Unlike the conundrum of the chicken or the egg, we know that beer came first, not hops — at least for Lake County. I was reminded of this fact when the Historic Courthouse Museum in Lakeport received a piece of Lake County’s early brewing history — a history that pre-dates Mr. O’Brian and his hops by nearly a decade. Not a farming implement or brewing apparatus, the museum’s new object doesn’t have any obvious connection to brewing.

It is a sausage stuffer.

You’ve probably seen hundreds of these sorts of sausage stuffers in antique stores across the country. This particular model was patented in 1859. Given the thriftiness of Lake County’s citizens, it could have been used for decades after that patent date — so that in itself is not much of a clue as to when it was used and who used it. Thankfully, the owner of the grinder had his name branded onto the wood panel. The brand reads: R.O. Smith, Lakeport Cal.

Robert O. Smith was born in Indiana around 1832 and made his way to California in the early-mid 1850s. First stopping in Yolo County to marry a young Missouri native named Caroline, he eventually made his way into Lake County in the early 1860s. Shortly thereafter, in 1863, Robert opened Lake Brewery — Lake County’s first brewery.

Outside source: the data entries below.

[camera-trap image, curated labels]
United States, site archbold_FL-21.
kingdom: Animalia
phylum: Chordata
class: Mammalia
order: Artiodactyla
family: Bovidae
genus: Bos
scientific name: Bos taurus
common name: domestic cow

Built on the gentle slope of what would become known as “Brewery Hill”, his property was located on 11th Street close to where Safeway now sits. The brewery had an initial production capacity of 12 barrels of frothy delight. A jack of all trades, Mr. Smith also built and operated a brick kiln in conjunction with a Mr. Ingram. Less than a decade later when the county looked to build a stately courthouse, they hired the brewer-brick maker duo to supply the material. You can see the finished building to this day — it is the Historic Courthouse Museum.

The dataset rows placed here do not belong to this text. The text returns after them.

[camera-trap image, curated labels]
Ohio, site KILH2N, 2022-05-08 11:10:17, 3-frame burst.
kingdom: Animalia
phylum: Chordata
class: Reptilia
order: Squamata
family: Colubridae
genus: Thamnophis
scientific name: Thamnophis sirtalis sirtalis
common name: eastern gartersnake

That’s right; this beer lover works in a building built by beer!

Unfortunately the reign of hops was not to last and by the 1880s the wine grape began to supersede it. Our area’s brief beer-boom fizzled out. It’s not certain how far into the 1880s Mr. Smith continued to operate Lake Brewery. When a company out of Oakland published a publicity book advertising the benefits of living in Lake County in 1885 there was no mention of the brewery — even though the book went to great lengths to touch upon every beneficial detail of the county, including its abundant production of wine. By 1896 when he registered to vote, Mr. Smith indicated his occupation was a simple farmer — not a brewer as he identified himself in the 1880 census.

There were some setbacks in the hops industry in the 1880s and 1890s that might have precipitated the closing of the brewery. In 1887, there was an outbreak of “hops lice” (common aphids) which halted production and caused the fields to be abandoned for the season. Far more voracious than aphids — but just as pesky — the temperance movement and their anti-alcohol agenda appeared early in Lake County. The benefit society of the Order of Good Templars — an organization that had as their chief concern restricting the production, sale and consumption of alcohol — had chapters in the area as early as the late 1860s.

In 1894, county-wide liquor laws were finally passed, prohibiting the sale of “spirituous, vinous, malt or maized liquors”. Shortly after this, the San Francisco Brewer’s Protective Association blasted the law in the San Francisco Call, stating that it was “against the best interest of the State.” In a response akin to cutting off their nose to spite their face, the association resolved not to buy any hops grown within Lake County’s limits until the law was repealed. That, of course, hardly made matters better for the local hops farmers and brewers. For the next 20 years, Lake County often made and redacted prohibition laws, restricting the buying and selling of both hops and alcohol.

The rest of the story is known. More resilient than hops, the wine grape found fertile ground in post-prohibition Lake County. Perhaps we would be a beer county if it weren’t for the quirks of history. We beer lovers will have to settle with mementoes like the sausage stuffer to remind ourselves of what could have been.